━━━ PROVIDED MATERIAL ━━━

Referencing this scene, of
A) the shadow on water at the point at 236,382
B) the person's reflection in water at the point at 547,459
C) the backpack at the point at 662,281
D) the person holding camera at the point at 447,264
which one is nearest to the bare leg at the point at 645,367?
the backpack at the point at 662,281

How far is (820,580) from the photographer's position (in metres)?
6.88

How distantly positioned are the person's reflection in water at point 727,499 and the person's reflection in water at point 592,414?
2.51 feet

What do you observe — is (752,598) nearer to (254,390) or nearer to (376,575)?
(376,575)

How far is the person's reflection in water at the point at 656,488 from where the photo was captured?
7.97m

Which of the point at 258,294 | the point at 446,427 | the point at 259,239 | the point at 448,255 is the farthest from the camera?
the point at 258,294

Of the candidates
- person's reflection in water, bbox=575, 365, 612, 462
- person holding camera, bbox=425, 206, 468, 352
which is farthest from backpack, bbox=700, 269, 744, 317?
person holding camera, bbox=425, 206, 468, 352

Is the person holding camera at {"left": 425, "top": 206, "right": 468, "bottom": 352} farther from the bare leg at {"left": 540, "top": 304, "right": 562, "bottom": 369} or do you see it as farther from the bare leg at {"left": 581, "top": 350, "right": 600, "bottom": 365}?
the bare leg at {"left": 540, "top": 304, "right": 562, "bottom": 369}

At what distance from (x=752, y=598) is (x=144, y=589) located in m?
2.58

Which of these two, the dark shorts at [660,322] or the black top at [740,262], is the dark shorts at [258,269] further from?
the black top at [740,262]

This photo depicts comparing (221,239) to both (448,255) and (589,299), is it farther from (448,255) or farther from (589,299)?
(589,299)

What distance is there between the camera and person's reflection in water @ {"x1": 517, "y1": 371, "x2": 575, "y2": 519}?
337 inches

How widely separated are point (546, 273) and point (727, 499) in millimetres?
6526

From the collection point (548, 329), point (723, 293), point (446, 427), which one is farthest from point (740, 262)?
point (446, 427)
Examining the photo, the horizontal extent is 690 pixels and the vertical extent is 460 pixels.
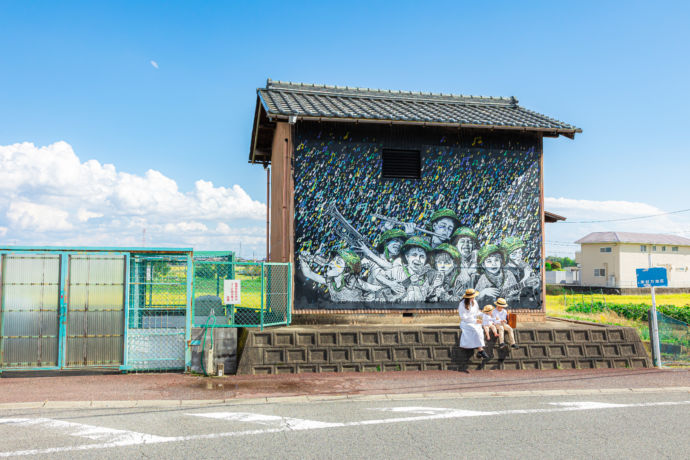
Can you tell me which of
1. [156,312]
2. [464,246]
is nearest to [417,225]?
[464,246]

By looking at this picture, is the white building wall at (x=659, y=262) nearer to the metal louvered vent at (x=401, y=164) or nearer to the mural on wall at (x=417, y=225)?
the mural on wall at (x=417, y=225)

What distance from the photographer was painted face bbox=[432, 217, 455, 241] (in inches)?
537

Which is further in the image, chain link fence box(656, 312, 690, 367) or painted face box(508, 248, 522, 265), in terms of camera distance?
painted face box(508, 248, 522, 265)

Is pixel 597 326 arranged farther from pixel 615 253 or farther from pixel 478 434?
pixel 615 253

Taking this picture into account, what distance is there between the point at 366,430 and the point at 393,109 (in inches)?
381

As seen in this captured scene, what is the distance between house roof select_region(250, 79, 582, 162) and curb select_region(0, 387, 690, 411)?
6539 mm

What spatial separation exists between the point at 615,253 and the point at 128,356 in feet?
181

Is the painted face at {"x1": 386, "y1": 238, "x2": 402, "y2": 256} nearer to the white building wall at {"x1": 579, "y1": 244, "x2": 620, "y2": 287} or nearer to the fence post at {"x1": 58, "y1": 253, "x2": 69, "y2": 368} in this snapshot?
the fence post at {"x1": 58, "y1": 253, "x2": 69, "y2": 368}

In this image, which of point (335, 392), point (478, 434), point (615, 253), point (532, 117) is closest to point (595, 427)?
point (478, 434)

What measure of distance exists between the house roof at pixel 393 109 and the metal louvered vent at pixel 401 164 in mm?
916

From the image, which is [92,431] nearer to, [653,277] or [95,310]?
[95,310]

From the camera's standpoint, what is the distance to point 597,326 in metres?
12.5

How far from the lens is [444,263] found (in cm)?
1363

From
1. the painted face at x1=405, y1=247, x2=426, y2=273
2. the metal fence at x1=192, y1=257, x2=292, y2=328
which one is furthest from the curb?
the painted face at x1=405, y1=247, x2=426, y2=273
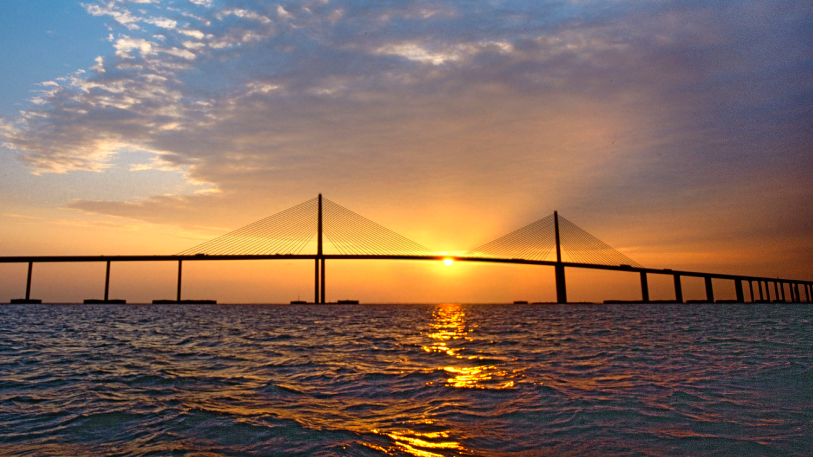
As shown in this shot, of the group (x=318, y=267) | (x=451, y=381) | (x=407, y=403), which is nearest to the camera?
(x=407, y=403)

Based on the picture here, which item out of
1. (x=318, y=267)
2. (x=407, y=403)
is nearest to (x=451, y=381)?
(x=407, y=403)

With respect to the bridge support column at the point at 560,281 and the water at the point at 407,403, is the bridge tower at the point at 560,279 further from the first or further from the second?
the water at the point at 407,403

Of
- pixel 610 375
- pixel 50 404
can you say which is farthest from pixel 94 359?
pixel 610 375

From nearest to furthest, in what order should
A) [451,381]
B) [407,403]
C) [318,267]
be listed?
[407,403] → [451,381] → [318,267]

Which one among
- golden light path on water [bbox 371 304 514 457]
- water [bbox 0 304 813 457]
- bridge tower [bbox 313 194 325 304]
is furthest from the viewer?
bridge tower [bbox 313 194 325 304]

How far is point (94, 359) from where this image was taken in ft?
40.3

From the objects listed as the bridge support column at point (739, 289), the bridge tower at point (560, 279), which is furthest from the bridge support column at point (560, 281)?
the bridge support column at point (739, 289)

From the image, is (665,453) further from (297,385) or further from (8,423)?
(8,423)

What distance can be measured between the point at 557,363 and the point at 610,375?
186 centimetres

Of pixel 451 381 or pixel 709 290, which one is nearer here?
pixel 451 381

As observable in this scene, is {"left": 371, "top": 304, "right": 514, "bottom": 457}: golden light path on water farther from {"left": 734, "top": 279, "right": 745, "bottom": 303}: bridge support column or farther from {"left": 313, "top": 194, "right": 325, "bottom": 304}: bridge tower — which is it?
{"left": 734, "top": 279, "right": 745, "bottom": 303}: bridge support column

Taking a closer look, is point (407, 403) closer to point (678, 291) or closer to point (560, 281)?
point (560, 281)

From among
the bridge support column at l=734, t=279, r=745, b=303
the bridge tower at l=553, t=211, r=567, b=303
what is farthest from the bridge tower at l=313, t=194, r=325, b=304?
the bridge support column at l=734, t=279, r=745, b=303

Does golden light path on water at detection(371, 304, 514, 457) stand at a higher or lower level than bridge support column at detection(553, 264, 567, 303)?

━━━

**TASK DIRECTIONS**
Quote every entry above word for word, leaving the pictures out of your answer.

**THE RESULT**
Referencing this scene, of
A) the shadow on water at the point at 236,382
B) the person's reflection in water at the point at 547,459
C) the backpack at the point at 662,281
D) the person holding camera at the point at 447,264
which one is nearest to the bare leg at the point at 645,367?
the backpack at the point at 662,281

How far is (820,580) from the photographer's position (in metres)?
6.88

How distantly positioned are the person's reflection in water at point 727,499 and the person's reflection in water at point 592,414?
2.51 feet

What do you observe — is (752,598) nearer to (254,390) or nearer to (376,575)?
(376,575)

How far is the person's reflection in water at the point at 656,488 from where the photo was captured?
7.97m

Which of the point at 258,294 | the point at 446,427 | the point at 259,239 | the point at 448,255 is the farthest from the camera?
the point at 258,294

Of the candidates
- person's reflection in water, bbox=575, 365, 612, 462
- person holding camera, bbox=425, 206, 468, 352
which is farthest from backpack, bbox=700, 269, 744, 317?
person holding camera, bbox=425, 206, 468, 352

Is the person holding camera at {"left": 425, "top": 206, "right": 468, "bottom": 352} farther from the bare leg at {"left": 540, "top": 304, "right": 562, "bottom": 369} or do you see it as farther from the bare leg at {"left": 581, "top": 350, "right": 600, "bottom": 365}?
the bare leg at {"left": 540, "top": 304, "right": 562, "bottom": 369}

At what distance from (x=752, y=598) is (x=144, y=589) located in m?
2.58

Which of these two, the dark shorts at [660,322] or the black top at [740,262], is the dark shorts at [258,269] further from?
the black top at [740,262]

This photo depicts comparing (221,239) to both (448,255) and (589,299), is it farther from (448,255) or farther from (589,299)?
(589,299)

What distance is there between the camera and person's reflection in water @ {"x1": 517, "y1": 371, "x2": 575, "y2": 519}?
337 inches

How widely separated are point (546, 273) and point (727, 499) in millimetres?
6526

From the collection point (548, 329), point (723, 293), point (446, 427), which one is farthest from point (740, 262)?
point (446, 427)
Examining the photo, the horizontal extent is 690 pixels and the vertical extent is 460 pixels.
Can you tell me which of
1. [156,312]
2. [464,246]
is nearest to [417,225]?
[464,246]

By looking at this picture, is the white building wall at (x=659, y=262) nearer to the metal louvered vent at (x=401, y=164) or nearer to the mural on wall at (x=417, y=225)?
the mural on wall at (x=417, y=225)

What distance from the photographer was painted face bbox=[432, 217, 455, 241] (in inches)?
537

Which is further in the image, chain link fence box(656, 312, 690, 367) or painted face box(508, 248, 522, 265), in terms of camera distance?
painted face box(508, 248, 522, 265)

Is pixel 597 326 arranged farther from pixel 615 253 or farther from pixel 478 434?
pixel 615 253

Taking this picture into account, what distance is there between the point at 366,430 and the point at 393,109 (in inches)?
381

As seen in this captured scene, what is the distance between house roof select_region(250, 79, 582, 162) and curb select_region(0, 387, 690, 411)?
6539 mm

What spatial separation exists between the point at 615,253 and the point at 128,356 in feet?
181

Is the painted face at {"x1": 386, "y1": 238, "x2": 402, "y2": 256} nearer to the white building wall at {"x1": 579, "y1": 244, "x2": 620, "y2": 287} or nearer to the fence post at {"x1": 58, "y1": 253, "x2": 69, "y2": 368} in this snapshot?
the fence post at {"x1": 58, "y1": 253, "x2": 69, "y2": 368}

In this image, which of point (335, 392), point (478, 434), point (615, 253), point (532, 117) is closest to point (595, 427)?
point (478, 434)

What measure of distance exists between the house roof at pixel 393 109 and the metal louvered vent at pixel 401 164 in mm?
916

From the image, which is [92,431] nearer to, [653,277] or [95,310]?
[95,310]

From the camera's standpoint, what is the distance to point 597,326 in metres?
12.5

How far from the lens is [444,263] found (in cm)?
1363

From
1. the painted face at x1=405, y1=247, x2=426, y2=273
2. the metal fence at x1=192, y1=257, x2=292, y2=328
which one is furthest from the curb?
the painted face at x1=405, y1=247, x2=426, y2=273
As shown in this shot, of the group (x=318, y=267) | (x=451, y=381) | (x=407, y=403), which is nearest to the camera?
(x=407, y=403)

Based on the picture here, which item out of
1. (x=318, y=267)
2. (x=407, y=403)
is nearest to (x=451, y=381)?
(x=407, y=403)

With respect to the bridge support column at the point at 560,281 and the water at the point at 407,403, is the bridge tower at the point at 560,279 further from the first or further from the second?
the water at the point at 407,403

Of
- pixel 610 375
- pixel 50 404
can you say which is farthest from pixel 94 359?
pixel 610 375

From nearest to furthest, in what order should
A) [451,381]
B) [407,403]
C) [318,267]
be listed?
[407,403] → [451,381] → [318,267]

Which one among
- golden light path on water [bbox 371 304 514 457]
- water [bbox 0 304 813 457]
- bridge tower [bbox 313 194 325 304]
is furthest from the viewer?
bridge tower [bbox 313 194 325 304]

How far is point (94, 359) from where this image was taken in ft?
40.3

From the objects listed as the bridge support column at point (739, 289), the bridge tower at point (560, 279), which is furthest from the bridge support column at point (560, 281)?
the bridge support column at point (739, 289)

From the image, is (665,453) further from (297,385) or further from (8,423)?
(8,423)

What distance can be measured between the point at 557,363 and the point at 610,375?
186 centimetres

Of pixel 451 381 or pixel 709 290, which one is nearer here?
pixel 451 381

As observable in this scene, is {"left": 371, "top": 304, "right": 514, "bottom": 457}: golden light path on water farther from {"left": 734, "top": 279, "right": 745, "bottom": 303}: bridge support column or farther from {"left": 313, "top": 194, "right": 325, "bottom": 304}: bridge tower — which is it?
{"left": 734, "top": 279, "right": 745, "bottom": 303}: bridge support column

Taking a closer look, is point (407, 403) closer to point (678, 291) or closer to point (560, 281)?
point (560, 281)

From among
the bridge support column at l=734, t=279, r=745, b=303
the bridge tower at l=553, t=211, r=567, b=303
what is farthest from the bridge tower at l=313, t=194, r=325, b=304?
the bridge support column at l=734, t=279, r=745, b=303

Does golden light path on water at detection(371, 304, 514, 457) stand at a higher or lower level than bridge support column at detection(553, 264, 567, 303)?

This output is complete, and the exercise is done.